Page excerpt
The visiting speakers are invaluable. Pick their brains. Ask lots of questions. You won’t often have the chance to speak to industry professionals – and certainly not on neutral territory!

Actually read the suggested books (or as many as you can).  I read titles I would never have either found or fancied. Different genres. Different authors. So I got a whole new set of ideas from this. If you have come straight from an undergraduate course you will already be up to speed with contemporary literature. However, as a mature student I was reading a lot of stuff before the MA that I would describe as easy reading – though there is a place for that too of course. For good bad books…

There were some great finds such as  Jonathan Coe’s Like a Fiery Elephant – his biography of B. S. Johnson. And Richard Brautigan’s Trout Fishing in America  which infested the Anthology.

Read like a writer. (and watch films, plays etc the same way.) I have the habit now of looking for the clunks and working out what the creator is up to.

Data shown

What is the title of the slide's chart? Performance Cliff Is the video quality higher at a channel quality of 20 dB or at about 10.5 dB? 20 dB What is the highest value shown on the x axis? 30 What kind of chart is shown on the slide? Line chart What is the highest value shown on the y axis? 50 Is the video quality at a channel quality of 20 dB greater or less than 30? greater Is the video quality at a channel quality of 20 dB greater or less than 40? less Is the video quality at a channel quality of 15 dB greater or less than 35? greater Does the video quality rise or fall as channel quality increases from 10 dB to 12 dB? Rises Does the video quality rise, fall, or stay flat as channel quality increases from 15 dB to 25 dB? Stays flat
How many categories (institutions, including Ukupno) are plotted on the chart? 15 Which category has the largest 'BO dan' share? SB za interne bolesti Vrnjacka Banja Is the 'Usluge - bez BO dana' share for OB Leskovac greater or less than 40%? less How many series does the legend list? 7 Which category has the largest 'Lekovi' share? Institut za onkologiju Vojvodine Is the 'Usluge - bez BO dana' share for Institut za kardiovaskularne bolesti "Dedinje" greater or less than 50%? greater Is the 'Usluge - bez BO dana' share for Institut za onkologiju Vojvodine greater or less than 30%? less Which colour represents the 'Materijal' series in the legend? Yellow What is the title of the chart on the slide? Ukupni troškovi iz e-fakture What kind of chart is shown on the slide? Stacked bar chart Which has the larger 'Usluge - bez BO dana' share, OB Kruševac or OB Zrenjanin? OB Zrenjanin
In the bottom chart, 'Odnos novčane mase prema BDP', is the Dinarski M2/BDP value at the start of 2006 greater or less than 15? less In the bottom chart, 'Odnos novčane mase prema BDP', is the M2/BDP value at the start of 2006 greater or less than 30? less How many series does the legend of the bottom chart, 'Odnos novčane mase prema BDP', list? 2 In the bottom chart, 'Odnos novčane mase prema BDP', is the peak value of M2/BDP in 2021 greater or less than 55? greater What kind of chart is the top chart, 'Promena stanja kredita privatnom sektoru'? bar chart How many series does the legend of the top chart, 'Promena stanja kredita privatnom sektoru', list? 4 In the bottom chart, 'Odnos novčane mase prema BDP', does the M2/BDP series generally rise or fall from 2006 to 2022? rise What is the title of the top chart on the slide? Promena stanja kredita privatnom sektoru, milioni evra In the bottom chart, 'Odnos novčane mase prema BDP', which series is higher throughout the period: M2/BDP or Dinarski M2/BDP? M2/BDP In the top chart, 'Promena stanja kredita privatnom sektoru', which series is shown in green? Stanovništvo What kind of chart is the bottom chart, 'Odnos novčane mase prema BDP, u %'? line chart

Work task 1
In the advice on the writing MA, can you give the part between "Actually read the" and "creator is up to.", inclusive, substituting "novels" for "books"?
Work task 2
Can you pick up the advice on the writing MA and continue it from its last sentence?
The lines come from a different source than the advice on the writing MA.

Written response 1
Actually read the suggested novels (or as many as you can).  I read titles I would never have either found or fancied. Different genres. Different authors. So I got a whole new set of ideas from this. If you have come straight from an undergraduate course you will already be up to speed with contemporary literature. However, as a mature student I was reading a lot of stuff before the MA that I would describe as easy reading – though there is a place for that too of course. For good bad novels…

There were some great finds such as  Jonathan Coe’s Like a Fiery Elephant – his biography of B. S. Johnson. And Richard Brautigan’s Trout Fishing in America  which infested the Anthology.

Read like a writer. (and watch films, plays etc the same way.) I have the habit now of looking for the clunks and working out what the creator is up to.

Written response 2
Keep a notebook.  I spent a lot of time eavesdropping on people and stealing their situations. Most memorably the woman in a hospital waiting room who had to keep her scabs and send them off to Liverpool. The problem is that you never find out why. I either made notes on the iPad if I had it with me and  always had a notebook. I say notebook, I think I have about five and they appear and disappear quite randomly from the mess of papers so they often are full of surprises. (I used surplus diaries as I always have several each year).

Write every day. Ha! This is probably impossible but it would be good if you did. It means you always have something to edit. My portfolio was the size of a small suitcase, poor tutors! However I got a lot out of creating it.

Enjoy the genres you are not comfortable with writing in. I chose this MA because I did not have to restrict myself to one genre and this is an unusual benefit. I was interested in fiction and poetry but I  have learned a lot about play writing and contemporary plays, and have found completely new approaches like Iain Sinclair’s life writing as psychogeography – with his accounts of vague drifting around the M25 and retracing John Clare’s footsteps. Talking of drifting – the Lincoln Drift is a wonderfully aimless ramble round the city and ends in coffee and cakes. Remember to take a camera.

Really use the assignments even if you are writing something that you are not comfortable with. Personally I hated life writing (I was OK with reading it!) but it was a useful to have to do it and I learned a lot from all the assignments we were given..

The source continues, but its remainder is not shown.